Adding some space below odd rows only is a breeze – the first functions here are the "framework", the work on each table is done in the final function:

app.doScript(checkUserSelection, ScriptLanguage.JAVASCRIPT, undefined, UndoModes.ENTIRE_SCRIPT, "Process Table");

function checkUserSelection ()
{
    var a_table = checkWhichTable();
    if (a_table == null)
    {
        if (confirm("No table selected. Do you want to process *all* tables?") == false)
            return;
        allTables = app.activeDocument.stories.everyItem().tables.everyItem().getElements();
        for (aTable=0; aTable<allTables.length; aTable++)
        {
            processTable (allTables[aTable]);
        }
    } else
    {
        processTable (a_table);
    }
}

function checkWhichTable()
{
// ensure the user made a selection
    if (app.selection.length != 1)
        return null;
    var currentTable = app.selection[0];
    if (currentTable.hasOwnProperty("baseline"))
    {
        currentTable = app.selection[0].parent;
    }
    while (currentTable instanceof Cell || currentTable instanceof Row || currentTable instanceof Column);
    currentTable = currentTable.parent;
    if (!(currentTable instanceof Table))
    {
        // No table selected
        return null;
    }
    return currentTable;
}

function processTable(table)
{
    // do something here!
    var r;
    for (r=2; r<table.rows.length; r+=3)
        table.rows[r].cells.everyItem().bottomInset = "20pt";
}

The function processTable is where the magic happens; in this case, I changed the bottom inset to 20pt to add some white space below each cell in the selected rows. (The everyItem() thingy is a trick where all cells in a row get addressed at the same time. Properly explaining it takes more knowledge than I have; I only know how to use it :) You can read Marc Autret's On ‘everyItem()’ – Part 1 if it interests you (and that's just Part 1!).)

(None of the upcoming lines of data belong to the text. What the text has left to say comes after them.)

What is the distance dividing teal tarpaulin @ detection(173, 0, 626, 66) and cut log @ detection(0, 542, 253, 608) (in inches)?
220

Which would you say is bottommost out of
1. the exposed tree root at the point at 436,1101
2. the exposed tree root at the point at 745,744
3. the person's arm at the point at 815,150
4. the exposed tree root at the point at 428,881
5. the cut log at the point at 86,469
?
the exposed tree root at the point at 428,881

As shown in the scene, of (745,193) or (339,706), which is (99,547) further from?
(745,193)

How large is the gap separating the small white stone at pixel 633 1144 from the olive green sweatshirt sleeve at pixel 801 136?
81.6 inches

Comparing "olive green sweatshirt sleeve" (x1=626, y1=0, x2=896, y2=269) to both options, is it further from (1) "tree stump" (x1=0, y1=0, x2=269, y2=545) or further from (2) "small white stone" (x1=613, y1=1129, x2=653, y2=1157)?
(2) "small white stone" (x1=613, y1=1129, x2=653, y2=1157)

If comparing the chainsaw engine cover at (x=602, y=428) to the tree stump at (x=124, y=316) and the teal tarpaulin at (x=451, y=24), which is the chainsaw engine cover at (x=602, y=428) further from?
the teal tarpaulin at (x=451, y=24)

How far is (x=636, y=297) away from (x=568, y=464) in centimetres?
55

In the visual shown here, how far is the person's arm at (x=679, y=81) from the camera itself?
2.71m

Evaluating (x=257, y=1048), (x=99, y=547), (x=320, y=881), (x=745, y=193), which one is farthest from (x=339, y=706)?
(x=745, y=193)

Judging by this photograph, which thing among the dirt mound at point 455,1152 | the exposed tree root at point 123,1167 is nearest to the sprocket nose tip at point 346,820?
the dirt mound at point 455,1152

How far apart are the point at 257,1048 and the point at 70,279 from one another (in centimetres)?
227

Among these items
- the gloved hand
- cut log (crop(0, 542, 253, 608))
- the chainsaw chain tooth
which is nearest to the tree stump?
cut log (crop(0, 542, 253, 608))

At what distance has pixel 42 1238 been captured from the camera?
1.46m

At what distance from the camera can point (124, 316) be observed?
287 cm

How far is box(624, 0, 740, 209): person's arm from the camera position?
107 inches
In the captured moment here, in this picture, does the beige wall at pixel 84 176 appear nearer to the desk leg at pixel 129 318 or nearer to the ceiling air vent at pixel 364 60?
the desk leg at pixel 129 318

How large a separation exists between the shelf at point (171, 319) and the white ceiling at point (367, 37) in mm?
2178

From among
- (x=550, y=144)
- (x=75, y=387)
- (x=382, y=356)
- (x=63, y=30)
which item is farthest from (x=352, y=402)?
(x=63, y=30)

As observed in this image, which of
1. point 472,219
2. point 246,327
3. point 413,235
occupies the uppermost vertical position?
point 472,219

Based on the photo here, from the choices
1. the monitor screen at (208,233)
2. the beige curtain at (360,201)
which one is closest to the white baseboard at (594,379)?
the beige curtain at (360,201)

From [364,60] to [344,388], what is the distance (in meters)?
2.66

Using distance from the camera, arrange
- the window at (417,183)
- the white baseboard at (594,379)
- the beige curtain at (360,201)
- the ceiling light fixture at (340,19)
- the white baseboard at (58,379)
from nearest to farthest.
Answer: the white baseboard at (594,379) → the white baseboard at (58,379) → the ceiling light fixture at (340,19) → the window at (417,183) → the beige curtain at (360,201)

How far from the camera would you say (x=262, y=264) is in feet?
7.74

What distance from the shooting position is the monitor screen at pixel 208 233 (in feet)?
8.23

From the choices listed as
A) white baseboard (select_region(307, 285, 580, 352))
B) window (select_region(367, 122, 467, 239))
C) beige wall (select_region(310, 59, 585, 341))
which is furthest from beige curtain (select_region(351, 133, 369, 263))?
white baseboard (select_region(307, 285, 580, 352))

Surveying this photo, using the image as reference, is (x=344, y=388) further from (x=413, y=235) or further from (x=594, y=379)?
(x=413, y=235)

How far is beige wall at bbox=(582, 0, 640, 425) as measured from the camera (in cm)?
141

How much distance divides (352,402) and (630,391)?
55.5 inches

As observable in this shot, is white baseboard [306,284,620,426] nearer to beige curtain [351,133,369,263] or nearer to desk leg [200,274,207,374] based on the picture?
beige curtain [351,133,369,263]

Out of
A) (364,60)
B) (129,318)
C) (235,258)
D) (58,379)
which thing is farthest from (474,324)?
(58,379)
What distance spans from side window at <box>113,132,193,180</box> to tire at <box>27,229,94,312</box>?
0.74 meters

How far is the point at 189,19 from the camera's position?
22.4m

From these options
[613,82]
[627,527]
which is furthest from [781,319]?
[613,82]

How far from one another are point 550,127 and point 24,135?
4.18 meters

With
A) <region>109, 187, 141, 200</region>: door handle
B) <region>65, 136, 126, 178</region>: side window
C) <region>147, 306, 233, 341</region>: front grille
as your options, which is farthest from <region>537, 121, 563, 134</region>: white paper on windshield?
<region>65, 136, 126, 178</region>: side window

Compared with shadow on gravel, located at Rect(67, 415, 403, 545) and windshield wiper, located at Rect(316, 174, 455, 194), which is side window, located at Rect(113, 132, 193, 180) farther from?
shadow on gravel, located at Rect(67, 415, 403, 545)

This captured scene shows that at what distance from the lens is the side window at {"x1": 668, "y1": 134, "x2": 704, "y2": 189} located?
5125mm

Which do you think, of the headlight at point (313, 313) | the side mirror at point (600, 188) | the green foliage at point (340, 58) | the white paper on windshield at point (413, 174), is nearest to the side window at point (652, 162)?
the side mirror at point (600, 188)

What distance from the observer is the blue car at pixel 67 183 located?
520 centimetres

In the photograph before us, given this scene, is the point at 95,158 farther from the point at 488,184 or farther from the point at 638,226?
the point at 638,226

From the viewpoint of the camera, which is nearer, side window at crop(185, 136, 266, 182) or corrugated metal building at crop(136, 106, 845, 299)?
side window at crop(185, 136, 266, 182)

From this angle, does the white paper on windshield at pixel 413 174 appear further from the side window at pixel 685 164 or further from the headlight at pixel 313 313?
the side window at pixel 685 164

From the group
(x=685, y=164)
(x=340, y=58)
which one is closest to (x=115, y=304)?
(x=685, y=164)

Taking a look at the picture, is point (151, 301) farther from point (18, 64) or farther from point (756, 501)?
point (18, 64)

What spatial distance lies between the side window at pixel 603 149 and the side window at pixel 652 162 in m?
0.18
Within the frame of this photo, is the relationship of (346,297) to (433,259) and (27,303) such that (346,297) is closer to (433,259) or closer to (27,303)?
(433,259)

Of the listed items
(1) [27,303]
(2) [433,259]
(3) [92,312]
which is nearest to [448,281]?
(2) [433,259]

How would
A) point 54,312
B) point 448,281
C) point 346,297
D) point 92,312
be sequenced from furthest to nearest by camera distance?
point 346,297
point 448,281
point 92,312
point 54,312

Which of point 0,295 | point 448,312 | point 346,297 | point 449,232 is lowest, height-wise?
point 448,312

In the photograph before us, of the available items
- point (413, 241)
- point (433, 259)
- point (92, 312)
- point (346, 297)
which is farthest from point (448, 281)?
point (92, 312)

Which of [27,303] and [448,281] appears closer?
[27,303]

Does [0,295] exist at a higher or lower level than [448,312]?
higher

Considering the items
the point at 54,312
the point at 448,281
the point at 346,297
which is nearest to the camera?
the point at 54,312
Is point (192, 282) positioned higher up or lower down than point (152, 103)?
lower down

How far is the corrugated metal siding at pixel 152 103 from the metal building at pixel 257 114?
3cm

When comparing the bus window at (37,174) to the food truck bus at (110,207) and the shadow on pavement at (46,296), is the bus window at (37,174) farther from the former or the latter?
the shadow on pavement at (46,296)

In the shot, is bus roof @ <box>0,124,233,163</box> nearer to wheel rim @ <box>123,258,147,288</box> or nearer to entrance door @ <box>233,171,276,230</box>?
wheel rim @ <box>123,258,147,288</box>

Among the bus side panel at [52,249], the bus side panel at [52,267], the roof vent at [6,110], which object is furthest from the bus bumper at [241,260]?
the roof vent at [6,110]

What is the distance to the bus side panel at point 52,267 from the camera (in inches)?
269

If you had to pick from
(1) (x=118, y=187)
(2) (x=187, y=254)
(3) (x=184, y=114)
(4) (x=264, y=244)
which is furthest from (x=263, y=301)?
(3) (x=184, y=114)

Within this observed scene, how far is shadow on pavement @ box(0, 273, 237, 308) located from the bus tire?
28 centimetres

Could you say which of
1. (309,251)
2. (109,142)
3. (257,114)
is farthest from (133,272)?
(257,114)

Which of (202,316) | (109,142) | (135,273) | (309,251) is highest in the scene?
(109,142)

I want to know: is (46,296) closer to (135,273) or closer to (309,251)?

If you want to only change the row height (which leads to a slightly different result with cells that contain more than a single line), you can do that as well:

function processTable(table)
{
    // do something here!
    var r;
    for (r=2; r<table.rows.length; r+=3)
        table.rows[r].height = "30pt";
}

Note that Javascript starts counting its rows at 0 and not at 1. If I recall correctly, VBA starts by default with 1; and so your own 3 would be 2 in Javascript.

Javascript does not like accessing items that do not exist. Your own loop goes up to 2000, and I guess that's a value of which you thought "surely that would be enough" (right up to when you encounter a table where it is not) but in Javascript, you'd get an error if a table is shorter than that. Thus the explicit test on length inside my own loops.